Parents’ Inability to Handle Kids’ Screen Time Habits Leading to More Arguments, Family Tension
The following is excerpted from an online article posted by StudyFinds.
New research by a team at Edith Cowan University finds many modern parents can’t agree on how to regulate their kids’ use of smartphones and tablets. With no set “rule book” on how to navigate this newly emerging parental problem, parents in a recent survey admit their kids’ mobile use is leading to a whole lot of family arguments and tension.
Study authors say most millennial parents are “winging it” or making it up as they go along when it comes to their kids’ digital media habits. Children and teens’ mobile use is a significant source of family arguments, they report.
In summation, the researchers believe their work emphasizes just how important it is right now to help educate parents on the impact of mobile media on child behavior. A total of 281 Australian parents took part in the survey, with 75 percent reporting conflict, tension, and family disagreements over mobile media use. Interestingly, though, nearly one in three never searched for any official guidelines on digital media use by children.
Regarding adolescent behavior, at least one in five parents also reported a lack of exercise, difficulties completing tasks, excessive gaming, sleep problems, and social withdrawal in connection with their children’s mobile media habits.
The survey reveals that modern parents are indeed picking up on the negative consequences of mobile media.

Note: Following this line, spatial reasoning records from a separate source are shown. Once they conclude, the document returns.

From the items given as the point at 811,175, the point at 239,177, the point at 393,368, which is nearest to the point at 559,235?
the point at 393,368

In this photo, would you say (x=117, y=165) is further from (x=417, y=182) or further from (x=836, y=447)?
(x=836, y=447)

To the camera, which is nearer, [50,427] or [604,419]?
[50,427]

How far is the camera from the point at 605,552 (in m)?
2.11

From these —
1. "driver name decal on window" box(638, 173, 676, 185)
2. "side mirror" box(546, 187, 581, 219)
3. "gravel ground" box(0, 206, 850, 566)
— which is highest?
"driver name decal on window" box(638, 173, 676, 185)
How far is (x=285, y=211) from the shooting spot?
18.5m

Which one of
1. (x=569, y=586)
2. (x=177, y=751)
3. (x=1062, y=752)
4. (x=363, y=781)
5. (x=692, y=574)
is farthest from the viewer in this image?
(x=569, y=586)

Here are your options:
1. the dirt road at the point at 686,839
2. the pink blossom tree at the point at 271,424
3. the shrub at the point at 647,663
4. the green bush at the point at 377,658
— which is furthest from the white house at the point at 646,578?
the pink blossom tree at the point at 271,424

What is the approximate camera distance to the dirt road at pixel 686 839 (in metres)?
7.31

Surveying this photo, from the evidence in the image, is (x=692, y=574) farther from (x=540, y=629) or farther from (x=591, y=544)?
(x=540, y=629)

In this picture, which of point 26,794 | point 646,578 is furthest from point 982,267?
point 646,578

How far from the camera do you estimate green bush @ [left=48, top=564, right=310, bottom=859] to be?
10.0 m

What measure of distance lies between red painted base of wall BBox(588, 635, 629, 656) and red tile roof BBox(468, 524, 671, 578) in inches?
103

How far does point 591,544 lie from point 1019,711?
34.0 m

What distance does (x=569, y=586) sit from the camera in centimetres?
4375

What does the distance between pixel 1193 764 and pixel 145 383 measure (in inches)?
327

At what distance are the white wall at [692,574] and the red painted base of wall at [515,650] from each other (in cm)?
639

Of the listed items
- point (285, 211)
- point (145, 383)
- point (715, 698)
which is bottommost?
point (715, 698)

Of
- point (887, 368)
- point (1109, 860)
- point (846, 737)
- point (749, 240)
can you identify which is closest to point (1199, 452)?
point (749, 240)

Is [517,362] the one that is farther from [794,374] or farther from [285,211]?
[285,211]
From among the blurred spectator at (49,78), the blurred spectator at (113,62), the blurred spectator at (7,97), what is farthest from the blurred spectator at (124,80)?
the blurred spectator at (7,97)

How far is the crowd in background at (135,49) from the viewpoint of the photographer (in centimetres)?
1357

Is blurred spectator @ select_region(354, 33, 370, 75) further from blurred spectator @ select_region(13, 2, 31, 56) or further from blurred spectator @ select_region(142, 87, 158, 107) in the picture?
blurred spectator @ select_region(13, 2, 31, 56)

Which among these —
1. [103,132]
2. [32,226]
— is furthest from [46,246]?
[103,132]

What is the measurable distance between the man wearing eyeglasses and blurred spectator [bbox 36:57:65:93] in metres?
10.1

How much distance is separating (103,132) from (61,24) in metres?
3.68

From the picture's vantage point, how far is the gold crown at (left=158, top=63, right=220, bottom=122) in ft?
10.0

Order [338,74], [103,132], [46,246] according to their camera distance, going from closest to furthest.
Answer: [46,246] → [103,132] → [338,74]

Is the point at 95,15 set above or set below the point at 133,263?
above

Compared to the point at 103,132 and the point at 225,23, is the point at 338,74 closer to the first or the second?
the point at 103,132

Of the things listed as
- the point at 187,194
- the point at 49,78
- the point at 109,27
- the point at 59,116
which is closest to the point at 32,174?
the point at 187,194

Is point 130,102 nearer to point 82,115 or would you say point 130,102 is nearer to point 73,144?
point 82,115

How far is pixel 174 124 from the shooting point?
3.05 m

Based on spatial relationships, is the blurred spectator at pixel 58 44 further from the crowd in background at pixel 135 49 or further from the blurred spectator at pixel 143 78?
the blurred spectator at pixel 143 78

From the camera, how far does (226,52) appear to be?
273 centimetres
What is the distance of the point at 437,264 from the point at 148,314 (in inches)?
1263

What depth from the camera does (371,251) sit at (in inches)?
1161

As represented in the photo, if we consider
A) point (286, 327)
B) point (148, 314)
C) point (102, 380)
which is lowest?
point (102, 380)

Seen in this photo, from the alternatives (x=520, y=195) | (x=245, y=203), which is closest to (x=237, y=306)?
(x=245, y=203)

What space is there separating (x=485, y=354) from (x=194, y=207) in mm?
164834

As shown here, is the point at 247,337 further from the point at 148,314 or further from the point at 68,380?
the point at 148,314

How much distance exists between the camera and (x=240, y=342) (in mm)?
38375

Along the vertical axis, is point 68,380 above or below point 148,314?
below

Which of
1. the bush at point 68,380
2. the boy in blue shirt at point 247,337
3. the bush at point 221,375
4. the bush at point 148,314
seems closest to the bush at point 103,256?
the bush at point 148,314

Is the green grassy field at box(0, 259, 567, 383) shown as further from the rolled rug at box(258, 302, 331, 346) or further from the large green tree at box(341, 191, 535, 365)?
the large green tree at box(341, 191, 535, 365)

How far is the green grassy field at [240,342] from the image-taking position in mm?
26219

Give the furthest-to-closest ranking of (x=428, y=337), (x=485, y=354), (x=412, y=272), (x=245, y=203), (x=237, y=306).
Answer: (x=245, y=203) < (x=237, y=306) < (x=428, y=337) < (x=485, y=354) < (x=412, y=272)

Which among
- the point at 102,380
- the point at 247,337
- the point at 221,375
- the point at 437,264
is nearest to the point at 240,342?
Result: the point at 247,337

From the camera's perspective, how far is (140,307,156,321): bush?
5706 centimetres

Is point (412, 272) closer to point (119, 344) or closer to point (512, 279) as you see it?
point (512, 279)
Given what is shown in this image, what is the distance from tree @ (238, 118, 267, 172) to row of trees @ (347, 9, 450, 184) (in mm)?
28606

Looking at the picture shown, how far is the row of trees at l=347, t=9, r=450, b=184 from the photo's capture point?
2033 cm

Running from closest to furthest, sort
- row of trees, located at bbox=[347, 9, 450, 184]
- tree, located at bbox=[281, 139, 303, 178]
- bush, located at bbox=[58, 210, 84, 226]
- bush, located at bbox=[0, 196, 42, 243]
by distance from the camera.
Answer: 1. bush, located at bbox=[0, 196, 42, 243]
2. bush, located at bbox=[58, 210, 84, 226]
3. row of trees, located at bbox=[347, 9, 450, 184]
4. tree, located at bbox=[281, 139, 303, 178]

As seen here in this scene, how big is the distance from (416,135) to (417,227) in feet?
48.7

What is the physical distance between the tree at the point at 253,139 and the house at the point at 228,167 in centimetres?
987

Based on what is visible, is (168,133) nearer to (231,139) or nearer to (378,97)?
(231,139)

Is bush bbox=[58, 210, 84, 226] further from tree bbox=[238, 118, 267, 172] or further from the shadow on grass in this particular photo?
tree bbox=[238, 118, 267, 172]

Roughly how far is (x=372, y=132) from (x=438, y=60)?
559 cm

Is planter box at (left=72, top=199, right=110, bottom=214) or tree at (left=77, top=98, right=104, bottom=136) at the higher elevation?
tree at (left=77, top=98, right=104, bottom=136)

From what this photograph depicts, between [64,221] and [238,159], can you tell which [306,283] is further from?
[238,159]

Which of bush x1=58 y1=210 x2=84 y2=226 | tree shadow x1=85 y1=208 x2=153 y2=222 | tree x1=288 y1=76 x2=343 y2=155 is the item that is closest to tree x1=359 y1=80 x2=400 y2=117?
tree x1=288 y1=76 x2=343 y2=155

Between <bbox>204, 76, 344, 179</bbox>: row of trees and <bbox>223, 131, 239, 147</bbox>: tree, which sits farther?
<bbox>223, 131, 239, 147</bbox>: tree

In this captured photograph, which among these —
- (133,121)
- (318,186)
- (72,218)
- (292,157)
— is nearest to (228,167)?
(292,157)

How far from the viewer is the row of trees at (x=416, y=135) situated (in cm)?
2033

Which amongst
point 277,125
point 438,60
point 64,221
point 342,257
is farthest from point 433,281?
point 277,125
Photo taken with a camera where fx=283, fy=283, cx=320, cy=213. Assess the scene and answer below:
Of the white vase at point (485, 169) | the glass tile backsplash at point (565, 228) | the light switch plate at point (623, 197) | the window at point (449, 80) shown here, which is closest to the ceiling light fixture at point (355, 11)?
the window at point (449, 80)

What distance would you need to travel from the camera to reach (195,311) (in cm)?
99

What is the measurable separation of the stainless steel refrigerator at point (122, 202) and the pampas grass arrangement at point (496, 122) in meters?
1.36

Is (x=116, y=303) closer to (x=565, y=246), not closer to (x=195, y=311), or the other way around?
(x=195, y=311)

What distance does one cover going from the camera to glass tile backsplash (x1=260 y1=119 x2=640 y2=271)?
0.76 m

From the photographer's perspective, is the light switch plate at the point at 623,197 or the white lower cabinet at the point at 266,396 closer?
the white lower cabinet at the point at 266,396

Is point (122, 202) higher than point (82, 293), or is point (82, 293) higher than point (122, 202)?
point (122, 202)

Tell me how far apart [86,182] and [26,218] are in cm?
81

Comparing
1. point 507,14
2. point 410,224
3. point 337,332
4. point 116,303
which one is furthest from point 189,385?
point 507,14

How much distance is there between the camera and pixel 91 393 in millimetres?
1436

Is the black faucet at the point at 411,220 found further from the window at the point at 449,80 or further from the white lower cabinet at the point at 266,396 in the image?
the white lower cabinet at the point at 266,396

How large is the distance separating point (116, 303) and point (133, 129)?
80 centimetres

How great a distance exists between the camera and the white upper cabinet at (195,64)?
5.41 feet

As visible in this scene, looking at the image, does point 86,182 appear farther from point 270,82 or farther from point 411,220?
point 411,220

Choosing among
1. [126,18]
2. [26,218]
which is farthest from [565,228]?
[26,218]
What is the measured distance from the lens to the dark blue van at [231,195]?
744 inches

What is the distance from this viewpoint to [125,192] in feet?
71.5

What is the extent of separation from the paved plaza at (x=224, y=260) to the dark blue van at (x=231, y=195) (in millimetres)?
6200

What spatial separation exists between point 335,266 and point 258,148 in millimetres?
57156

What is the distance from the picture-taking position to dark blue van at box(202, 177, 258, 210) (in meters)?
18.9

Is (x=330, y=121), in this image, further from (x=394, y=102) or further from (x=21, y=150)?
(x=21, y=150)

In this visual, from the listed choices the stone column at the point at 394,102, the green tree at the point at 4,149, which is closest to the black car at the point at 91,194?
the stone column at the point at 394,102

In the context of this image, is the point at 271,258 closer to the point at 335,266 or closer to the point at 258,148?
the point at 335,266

Many parents admit their children now find it harder to focus, follow directions, exercise self-control, and handle emotions.
“What is surprising is while parents reported high rates of oppositional behavior, such as arguing back, very few sourced information on screen time from trusted sources such as GPs, teachers, or counselors,” says lead researcher and Ph.D. student Stephanie Milford in a university release. “Our results show parents are using informal networks, which could indicate the official guidelines around digital media use are either difficult to understand or not fit for purpose.”
As far as mediation tactics, some of the most common among the respondents include limiting device time (69.5%), talking with the child about what they use the device for (68.1%), checking the websites and apps their child visits (66%), and restricting access to mobile media as a punishment (58.5%).
“It’s clear a better job needs to be done in educating parents about how their children’s digital media use could be affecting their behavior and development,” Milford concludes. “As children are natural early users of mobile media because of its portability and interactivity, this area needs more research.”